-- GIVEN DATA --

════════════════════

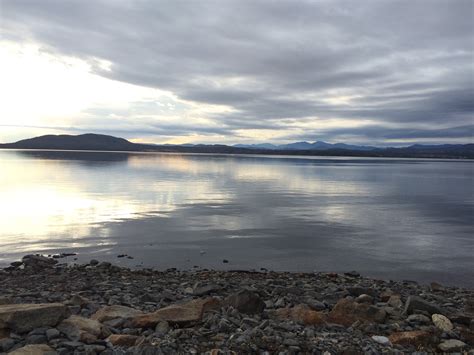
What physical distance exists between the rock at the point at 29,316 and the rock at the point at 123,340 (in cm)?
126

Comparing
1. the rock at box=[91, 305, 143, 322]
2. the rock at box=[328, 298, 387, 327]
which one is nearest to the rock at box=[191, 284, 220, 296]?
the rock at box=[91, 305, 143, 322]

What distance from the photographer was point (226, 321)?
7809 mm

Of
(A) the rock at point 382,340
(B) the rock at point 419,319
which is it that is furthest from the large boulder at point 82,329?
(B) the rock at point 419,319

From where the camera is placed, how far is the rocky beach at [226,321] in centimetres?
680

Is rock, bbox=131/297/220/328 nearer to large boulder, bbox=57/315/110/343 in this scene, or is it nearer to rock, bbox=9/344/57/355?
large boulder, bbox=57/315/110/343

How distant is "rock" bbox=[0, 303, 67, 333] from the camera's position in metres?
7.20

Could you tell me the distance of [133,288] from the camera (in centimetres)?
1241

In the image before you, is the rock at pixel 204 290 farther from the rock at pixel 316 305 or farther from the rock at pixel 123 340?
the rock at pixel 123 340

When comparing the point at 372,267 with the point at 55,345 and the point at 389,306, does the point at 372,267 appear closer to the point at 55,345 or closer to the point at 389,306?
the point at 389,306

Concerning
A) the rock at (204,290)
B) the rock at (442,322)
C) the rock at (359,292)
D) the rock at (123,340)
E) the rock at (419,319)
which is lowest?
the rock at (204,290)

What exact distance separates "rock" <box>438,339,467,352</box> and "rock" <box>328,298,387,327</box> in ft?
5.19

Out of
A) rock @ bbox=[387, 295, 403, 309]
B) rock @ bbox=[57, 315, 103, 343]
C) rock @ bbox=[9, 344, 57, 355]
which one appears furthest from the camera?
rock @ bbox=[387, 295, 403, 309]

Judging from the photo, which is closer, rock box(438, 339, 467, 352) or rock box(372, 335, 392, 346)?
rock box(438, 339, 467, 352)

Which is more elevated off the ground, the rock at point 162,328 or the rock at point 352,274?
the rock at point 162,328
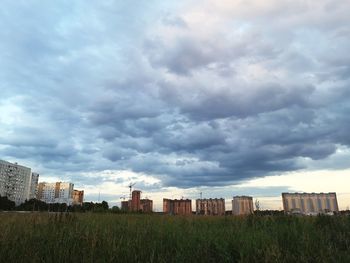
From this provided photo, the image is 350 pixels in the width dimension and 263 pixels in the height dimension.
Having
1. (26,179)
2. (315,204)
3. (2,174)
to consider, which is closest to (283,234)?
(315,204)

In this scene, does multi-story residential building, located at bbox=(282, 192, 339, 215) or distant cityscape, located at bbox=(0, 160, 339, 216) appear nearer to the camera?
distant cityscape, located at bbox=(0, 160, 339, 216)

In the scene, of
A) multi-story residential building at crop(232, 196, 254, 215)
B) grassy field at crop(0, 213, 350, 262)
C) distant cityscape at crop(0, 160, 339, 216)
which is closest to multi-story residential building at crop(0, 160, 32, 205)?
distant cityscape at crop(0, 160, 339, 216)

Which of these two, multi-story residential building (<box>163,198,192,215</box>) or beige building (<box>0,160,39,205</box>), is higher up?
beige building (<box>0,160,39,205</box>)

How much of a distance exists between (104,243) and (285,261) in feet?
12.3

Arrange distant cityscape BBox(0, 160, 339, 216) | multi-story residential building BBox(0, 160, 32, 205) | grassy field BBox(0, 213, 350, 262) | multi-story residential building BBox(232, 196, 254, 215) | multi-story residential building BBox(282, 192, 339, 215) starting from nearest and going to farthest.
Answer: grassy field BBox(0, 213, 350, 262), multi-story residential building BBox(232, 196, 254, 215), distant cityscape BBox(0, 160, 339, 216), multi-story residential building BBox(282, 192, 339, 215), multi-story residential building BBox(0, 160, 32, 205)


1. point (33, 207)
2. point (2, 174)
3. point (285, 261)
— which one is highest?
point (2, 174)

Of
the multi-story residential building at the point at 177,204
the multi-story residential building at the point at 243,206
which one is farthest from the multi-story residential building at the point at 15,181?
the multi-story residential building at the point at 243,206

════════════════════

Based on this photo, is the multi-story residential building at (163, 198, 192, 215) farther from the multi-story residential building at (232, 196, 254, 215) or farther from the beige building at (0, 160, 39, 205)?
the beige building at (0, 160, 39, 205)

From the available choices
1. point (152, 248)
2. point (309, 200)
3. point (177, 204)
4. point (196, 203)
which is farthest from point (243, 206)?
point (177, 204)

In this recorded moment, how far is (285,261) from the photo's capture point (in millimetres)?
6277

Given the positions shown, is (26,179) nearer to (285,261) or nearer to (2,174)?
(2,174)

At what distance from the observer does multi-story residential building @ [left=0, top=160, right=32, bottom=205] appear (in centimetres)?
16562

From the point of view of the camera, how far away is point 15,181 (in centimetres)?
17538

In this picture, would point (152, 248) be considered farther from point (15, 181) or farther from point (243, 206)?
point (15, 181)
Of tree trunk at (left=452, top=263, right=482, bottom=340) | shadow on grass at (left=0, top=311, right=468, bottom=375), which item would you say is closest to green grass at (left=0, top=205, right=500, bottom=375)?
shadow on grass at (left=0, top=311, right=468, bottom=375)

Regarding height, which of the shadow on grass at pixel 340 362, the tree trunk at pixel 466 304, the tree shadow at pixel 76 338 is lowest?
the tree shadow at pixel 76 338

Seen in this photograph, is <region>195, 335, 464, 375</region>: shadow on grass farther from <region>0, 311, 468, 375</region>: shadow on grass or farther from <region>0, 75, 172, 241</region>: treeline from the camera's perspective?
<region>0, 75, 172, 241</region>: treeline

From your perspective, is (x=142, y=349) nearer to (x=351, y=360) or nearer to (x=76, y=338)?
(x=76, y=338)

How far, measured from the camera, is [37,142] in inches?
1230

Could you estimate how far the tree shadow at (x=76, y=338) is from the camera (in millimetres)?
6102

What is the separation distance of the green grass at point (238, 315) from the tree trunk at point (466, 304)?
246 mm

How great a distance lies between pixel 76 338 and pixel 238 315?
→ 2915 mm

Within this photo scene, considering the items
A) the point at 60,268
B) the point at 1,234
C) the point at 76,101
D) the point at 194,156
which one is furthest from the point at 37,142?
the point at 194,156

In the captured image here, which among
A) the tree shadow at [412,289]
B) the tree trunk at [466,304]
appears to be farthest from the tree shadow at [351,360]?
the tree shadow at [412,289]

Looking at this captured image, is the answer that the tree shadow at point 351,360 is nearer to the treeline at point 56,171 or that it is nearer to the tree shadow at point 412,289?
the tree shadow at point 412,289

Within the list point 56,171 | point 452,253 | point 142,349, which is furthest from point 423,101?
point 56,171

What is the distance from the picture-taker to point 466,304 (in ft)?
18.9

════════════════════

-- WHAT YOU SHOULD DO --
List every line above containing the word "that", copying each such line in full. Case counts.

-- RESPONSE BELOW --
which is it that is furthest from the large boulder at point 82,329?
Looking at this captured image, is the answer that the tree shadow at point 351,360 is nearer to the treeline at point 56,171 or that it is nearer to the tree shadow at point 412,289?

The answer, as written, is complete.